Поэтому они и отыгрывают у левых молодежь. Сексуальное освобождение 60– 70-х годов насытило левую идеологию мотивами наслаждения, сделало ее, что называется, sexy. В результате чего это поколение не умеет стареть, болеет ювенильностью, избегает педагогического бремени и, в частности, не пытается объяснить молодым эволюцию мира и левой идеи в нем. Никакая смена поколений вообще не предусмотрена этими вечными детьми Вудстока в их вечных джинсах. Их культ пролетариата – из той же оперы. Им не мешает, что современный музеифицированный рабочий сверхзащищен социально – в отличие не только от далеких азиатских собратьев, но и от родной молодежи, которая, получив диплом, годами мается в качестве бесплатных стажеров и подмастерьев и получает в наследие преимущественно разочарование и пустоту. Сегодняшние 50-летние левые – первое поколение левых, которое исповедует не какой-нибудь проект, пусть самый утопичный, а нарциссичную ностальгию по своей молодости, которую они возводят в ранг золотого века. На практике это выливается в конвульсивную стратегию «удержания завоеваний». Мир уже не нужно изменять, нужно только пытаться удержать в апогее, который счастливо совпал с оргией их молодости. Мир все равно изменяется? И не в лучшую сторону? Мы тут ни при чем.

А может быть, не так плохо, что мир не ждет, пока левые изменят его.

Калечимся и лечимся

Закрыв индустриальные скобки, передав эстафету господства на суше и на море, в экономике и политике, европеец возвращается к занятию, которое, по мнению древних, должно было считаться самым главным для человека – к заботе о себе, epimeleia heautou. Умеет ли он заботиться о себе?
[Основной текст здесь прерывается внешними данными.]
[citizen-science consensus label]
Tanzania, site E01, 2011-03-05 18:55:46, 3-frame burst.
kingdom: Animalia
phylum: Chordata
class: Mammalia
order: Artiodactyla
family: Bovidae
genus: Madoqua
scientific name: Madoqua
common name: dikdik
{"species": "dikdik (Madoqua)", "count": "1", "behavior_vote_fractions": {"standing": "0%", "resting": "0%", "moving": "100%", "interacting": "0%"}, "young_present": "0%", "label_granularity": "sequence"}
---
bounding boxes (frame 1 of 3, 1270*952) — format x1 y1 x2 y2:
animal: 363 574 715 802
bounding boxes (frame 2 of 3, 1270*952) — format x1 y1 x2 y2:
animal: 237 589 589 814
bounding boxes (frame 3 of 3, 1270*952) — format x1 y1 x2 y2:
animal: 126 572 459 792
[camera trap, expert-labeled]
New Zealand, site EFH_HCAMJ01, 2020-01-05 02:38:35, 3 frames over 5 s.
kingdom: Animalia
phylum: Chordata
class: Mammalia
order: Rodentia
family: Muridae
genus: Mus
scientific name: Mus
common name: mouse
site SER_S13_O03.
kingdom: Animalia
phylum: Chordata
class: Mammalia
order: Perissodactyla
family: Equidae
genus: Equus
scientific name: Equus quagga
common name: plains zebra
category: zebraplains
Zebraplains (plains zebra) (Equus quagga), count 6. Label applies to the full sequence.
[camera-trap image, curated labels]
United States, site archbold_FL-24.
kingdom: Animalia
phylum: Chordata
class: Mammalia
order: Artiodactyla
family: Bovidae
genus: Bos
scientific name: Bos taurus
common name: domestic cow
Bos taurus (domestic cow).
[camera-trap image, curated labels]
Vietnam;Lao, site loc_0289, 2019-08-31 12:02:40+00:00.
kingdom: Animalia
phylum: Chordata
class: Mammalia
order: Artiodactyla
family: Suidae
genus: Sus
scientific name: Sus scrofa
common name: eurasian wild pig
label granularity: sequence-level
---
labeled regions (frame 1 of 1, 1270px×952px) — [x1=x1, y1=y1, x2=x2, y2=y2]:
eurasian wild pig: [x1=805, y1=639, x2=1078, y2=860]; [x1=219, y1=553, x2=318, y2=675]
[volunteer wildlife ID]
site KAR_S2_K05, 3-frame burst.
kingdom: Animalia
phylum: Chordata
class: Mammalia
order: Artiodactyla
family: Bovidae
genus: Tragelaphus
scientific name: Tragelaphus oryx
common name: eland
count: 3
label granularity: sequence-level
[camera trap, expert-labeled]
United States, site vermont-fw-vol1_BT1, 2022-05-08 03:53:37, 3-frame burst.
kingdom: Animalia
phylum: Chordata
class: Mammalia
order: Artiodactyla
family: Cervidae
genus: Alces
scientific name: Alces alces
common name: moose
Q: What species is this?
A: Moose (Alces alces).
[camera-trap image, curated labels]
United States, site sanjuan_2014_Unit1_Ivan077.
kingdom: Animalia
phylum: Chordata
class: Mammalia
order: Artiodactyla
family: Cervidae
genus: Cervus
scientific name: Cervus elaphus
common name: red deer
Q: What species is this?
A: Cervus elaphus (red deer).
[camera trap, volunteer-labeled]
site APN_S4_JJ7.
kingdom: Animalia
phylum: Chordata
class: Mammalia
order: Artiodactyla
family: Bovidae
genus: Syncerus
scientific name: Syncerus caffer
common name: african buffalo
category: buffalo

Греческие философы, Пифагор, Сократ – Платон и Эпикур в первую очередь, рассматривали своё дело, философию, как упражнение в заботе о себе. Последующая история философии стала сначала историей удаления от, – потом историей возвращения к этому проекту. После христианского забвения себя, после титанических трудов системостроительства, изощренных попыток объяснения мира в целом, анализа познания, анализа и критики социальной практики философия – в той мере, в какой для нее еще осталось место вне университета – снова становится тем, зачем была придумана: упражнением в заботе о себе. Поиск истины не отменяется, а перемежается (а во многом и совпадает) с аскезой, уединением, отрешением, отстранением, очищением-редукцией, отвлечением-абстракцией, чистым созерцанием, практиками, вовлекающими всю душу, а не только ее рациональную часть.

Сегодня, как и в древности, это по силам меньшинству. Раньше только у единиц был необходимый для этого досуг (а значит, средства), теперь же только единицы умеют заботиться о себе. Пока все еще статистически доминирует забота о тебе. После веков социального натаскивания-дрючения европейские пастыри (религиозные пророки, харизматичные политические лидеры) ушли в отставку, прихватив с собой сам институт пастырства. Стало ли от этого легче пастве? В большинстве своем она не хочет и не может быть предоставленной самой себе: «Дяденька, жить-то как?» У современной заботы о себе мало веры в достижимость счастья, но много дефицита опор и вех. Само «я» становится не столько субъектом, сколько эрзацем ориентира. Мы, мягко выражаясь, уже не вполне уверены в благотворности нашего вмешательства в мир, и оборачивая наш активизм на себя, пытаемся таким образом обезопасить мир от возможного вреда. Мы все меньше понимаем реальность: науку, технологию, экономику, политику – и, обращаясь к себе, ищем опоры в знакомом (даже если и вовсе не известном) объекте.

Тягостное беспокойство сегодняшнего европейца – беспокойство нерешительности. Для воли к решению ему не хватает просто желания. При этом на земле Европа остается едва ли не самой уникальной райской территорией. Если где-то история человечества и увенчалась созданием условий для блаженства, то, казалось бы, здесь: для счастья, как нигде и никогда, объединены технологические, политические и культурные предпосылки. В неслыханных прежде масштабах завоеваны: демократия, свобода, максимальное облегчение труда, быта, эффективная медицина, беспрепятственное приобретение знаний. Результат? Ацедия, уныние, безволие, неохота к чему бы то ни было, депрессия. Суицид остается бичом европейца, преимущественно молодого. Точные цифры в этом вопросе невозможны: львиная доля медикаментозных передозировок не регистрируется как попытка самоубийства.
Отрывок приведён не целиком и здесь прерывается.